F8K102809

UNITED STATES
SECURITIES AND EXCHANGE COMMISSION
Washington, D.C. 20549

FORM 8-K

CURRENT REPORT
Pursuant to Section 13 or 15(d) of the Securities Exchange Act of 1934

October 28, 2009
Date of Report (Date of earliest event reported)

NORD RESOURCES CORPORATION
(Exact name of registrant as specified in its charter)

DELAWARE
(State or other jurisdiction of incorporation)

1-08733
(Commission File Number)

85-0212139
(IRS Employer Identification No.)

1 West Wetmore Road, Suite 203
Tucson, Arizona
(Address of principal executive offices)


85705
(Zip Code)

520-292-0266
Registrant's telephone number, including area code

Not applicable.
(Former name or former address, if changed since last report)

Check the appropriate box below if the Form 8-K is intended to simultaneously satisfy the filing obligation of the registrant under any of the following provisions:

[     ]

Written communications pursuant to Rule 425 under the Securities Act (17 CFR 230.425)

[     ]

Soliciting material pursuant to Rule 14a-12 under the Exchange Act (17 CFR 240.14a-12)

[     ]

Pre-commencement communications pursuant to Rule 14d-2(b) under the Exchange Act (17 CFR 240.14d-2(b))

[     ]

Pre-commencement communications pursuant to Rule 13e-4(c) under the Exchange Act (17 CFR 240.13e-4(c))


TABLE OF CONTENTS

Item

Description

8.01

Other Events

9.01

Financial Statements and Exhibits


SECTION 8 - OTHER EVENTS

Item 8.01     Other Events

On October 28, 2009, Nord Resources Corporation (the "Company") issued a news release reporting that it is undertaking an unregistered brokered private placement of 40 million units (the "Units") for total gross proceeds to the Company of US$12 million. Salman Partners Inc. is acting as agent under the offering, which is being effected in an offshore transaction pursuant to Rule 903 of Regulation S under the United States Securities Act of 1933, as amended (the "U.S. Securities Act"), and will receive a cash commission of 5% of the gross proceeds, with net proceeds to the Company of $11.4 million.

Each Unit, priced at US$0.30 per Unit, consists of one common share (each a "Share") and one common share purchase warrant (each a "Warrant"). Each Warrant entitles the holder to purchase one additional common share of the Company (each, a "Warrant Share") at a price of US$0.38 per share until June 5, 2012. The Warrants will provide for adjustments in the event of stock dividends, subdivisions, consolidations, and other forms of capital reorganization.

Up to 40 million Shares are issuable pursuant to the offering and an additional 40 million Warrant Shares (80 million common shares in total) will be issuable upon exercise of the Warrants; together, these common shares would represent approximately 113% of the Company's currently outstanding common shares, assuming the Warrants are fully exercised.

The Shares and the Warrants, and any Warrant Shares issued upon exercise of the Warrants, will be "restricted securities" as defined in Rule 144 under the U.S. Securities Act. The Units will also be subject to a four-month hold period under Canadian securities legislation.

• DATA SUPPLIED:
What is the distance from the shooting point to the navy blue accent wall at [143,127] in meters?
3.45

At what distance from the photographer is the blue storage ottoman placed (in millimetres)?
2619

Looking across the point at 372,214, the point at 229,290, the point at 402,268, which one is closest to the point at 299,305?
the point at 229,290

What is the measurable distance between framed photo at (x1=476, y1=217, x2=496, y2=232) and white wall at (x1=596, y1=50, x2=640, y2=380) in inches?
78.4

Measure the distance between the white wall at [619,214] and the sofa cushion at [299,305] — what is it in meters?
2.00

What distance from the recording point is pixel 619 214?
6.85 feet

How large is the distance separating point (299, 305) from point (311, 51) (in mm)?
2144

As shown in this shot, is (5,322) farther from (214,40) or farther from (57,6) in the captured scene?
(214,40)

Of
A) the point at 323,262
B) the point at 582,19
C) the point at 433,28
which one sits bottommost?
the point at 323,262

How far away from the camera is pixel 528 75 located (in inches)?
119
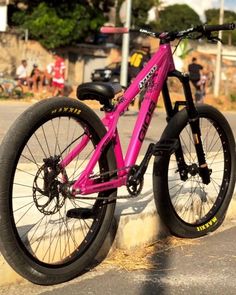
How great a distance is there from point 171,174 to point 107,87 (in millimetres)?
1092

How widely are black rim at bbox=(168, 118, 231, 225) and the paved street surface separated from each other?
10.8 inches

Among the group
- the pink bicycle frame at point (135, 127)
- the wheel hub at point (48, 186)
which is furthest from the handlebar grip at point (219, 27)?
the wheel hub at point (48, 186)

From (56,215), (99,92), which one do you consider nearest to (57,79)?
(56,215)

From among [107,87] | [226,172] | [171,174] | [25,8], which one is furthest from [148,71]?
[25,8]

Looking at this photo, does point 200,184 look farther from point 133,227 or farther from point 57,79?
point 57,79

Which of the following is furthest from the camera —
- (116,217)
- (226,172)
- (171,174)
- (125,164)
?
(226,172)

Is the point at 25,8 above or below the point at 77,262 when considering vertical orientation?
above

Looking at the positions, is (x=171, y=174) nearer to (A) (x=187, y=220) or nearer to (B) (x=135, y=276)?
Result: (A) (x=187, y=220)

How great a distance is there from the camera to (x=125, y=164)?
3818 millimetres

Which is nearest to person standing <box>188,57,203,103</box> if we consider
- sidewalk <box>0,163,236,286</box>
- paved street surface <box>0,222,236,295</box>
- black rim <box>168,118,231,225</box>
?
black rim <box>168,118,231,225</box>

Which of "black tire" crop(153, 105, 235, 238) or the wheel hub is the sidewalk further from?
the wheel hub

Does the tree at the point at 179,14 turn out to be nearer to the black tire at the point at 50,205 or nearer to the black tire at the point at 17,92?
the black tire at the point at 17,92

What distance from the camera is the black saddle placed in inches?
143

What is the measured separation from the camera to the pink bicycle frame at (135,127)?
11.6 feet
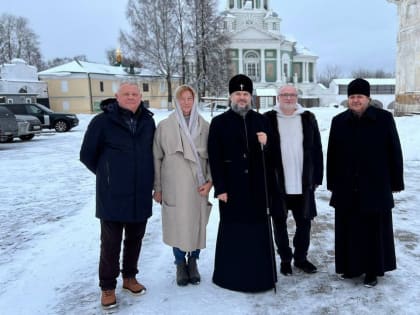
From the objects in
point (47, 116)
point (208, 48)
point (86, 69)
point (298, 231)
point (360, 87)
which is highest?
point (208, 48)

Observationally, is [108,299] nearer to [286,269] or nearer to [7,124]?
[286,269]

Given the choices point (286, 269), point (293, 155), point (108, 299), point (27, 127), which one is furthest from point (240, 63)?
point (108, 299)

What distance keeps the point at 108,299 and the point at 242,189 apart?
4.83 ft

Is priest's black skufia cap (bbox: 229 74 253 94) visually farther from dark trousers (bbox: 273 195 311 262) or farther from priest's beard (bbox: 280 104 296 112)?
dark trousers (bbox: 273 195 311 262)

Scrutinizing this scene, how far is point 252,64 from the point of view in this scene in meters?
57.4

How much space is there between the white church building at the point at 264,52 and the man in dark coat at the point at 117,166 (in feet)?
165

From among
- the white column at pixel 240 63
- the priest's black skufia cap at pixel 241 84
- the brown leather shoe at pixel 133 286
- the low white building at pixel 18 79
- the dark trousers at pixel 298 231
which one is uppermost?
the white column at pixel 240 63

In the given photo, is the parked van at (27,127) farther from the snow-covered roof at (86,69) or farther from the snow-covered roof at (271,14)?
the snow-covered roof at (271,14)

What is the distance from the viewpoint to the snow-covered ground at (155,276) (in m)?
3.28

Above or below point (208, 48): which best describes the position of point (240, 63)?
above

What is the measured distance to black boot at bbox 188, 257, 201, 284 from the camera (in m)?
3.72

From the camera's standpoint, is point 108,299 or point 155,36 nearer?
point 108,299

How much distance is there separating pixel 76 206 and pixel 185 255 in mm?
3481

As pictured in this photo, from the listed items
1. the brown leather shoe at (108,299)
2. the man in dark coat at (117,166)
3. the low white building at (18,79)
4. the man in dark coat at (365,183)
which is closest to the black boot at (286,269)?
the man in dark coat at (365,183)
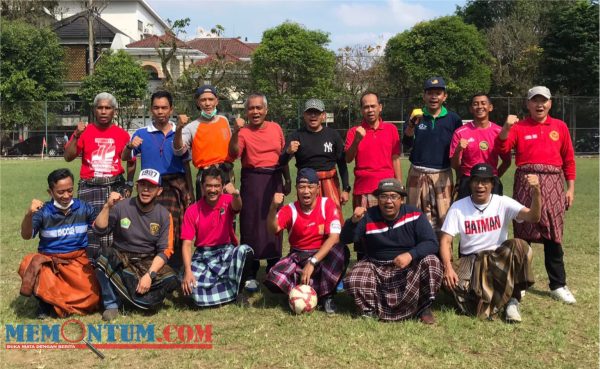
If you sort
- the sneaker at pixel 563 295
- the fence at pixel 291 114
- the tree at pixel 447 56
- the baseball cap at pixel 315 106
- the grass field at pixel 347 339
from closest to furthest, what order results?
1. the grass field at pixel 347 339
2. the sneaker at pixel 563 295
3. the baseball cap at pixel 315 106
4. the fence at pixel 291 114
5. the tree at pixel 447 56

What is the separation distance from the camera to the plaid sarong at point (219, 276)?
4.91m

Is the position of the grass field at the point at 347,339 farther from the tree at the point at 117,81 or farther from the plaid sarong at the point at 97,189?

• PROBLEM DETAILS:
Copy word for word the part of the Nord Resources Form 8-K from "(Former name or" up to and including "(17 CFR 240.14a-12)".

• RESULT BELOW:
(Former name or former address, if changed since last report)

Check the appropriate box below if the Form 8-K is intended to simultaneously satisfy the filing obligation of the registrant under any of the following provisions:

[     ]

Written communications pursuant to Rule 425 under the Securities Act (17 CFR 230.425)

[     ]

Soliciting material pursuant to Rule 14a-12 under the Exchange Act (17 CFR 240.14a-12)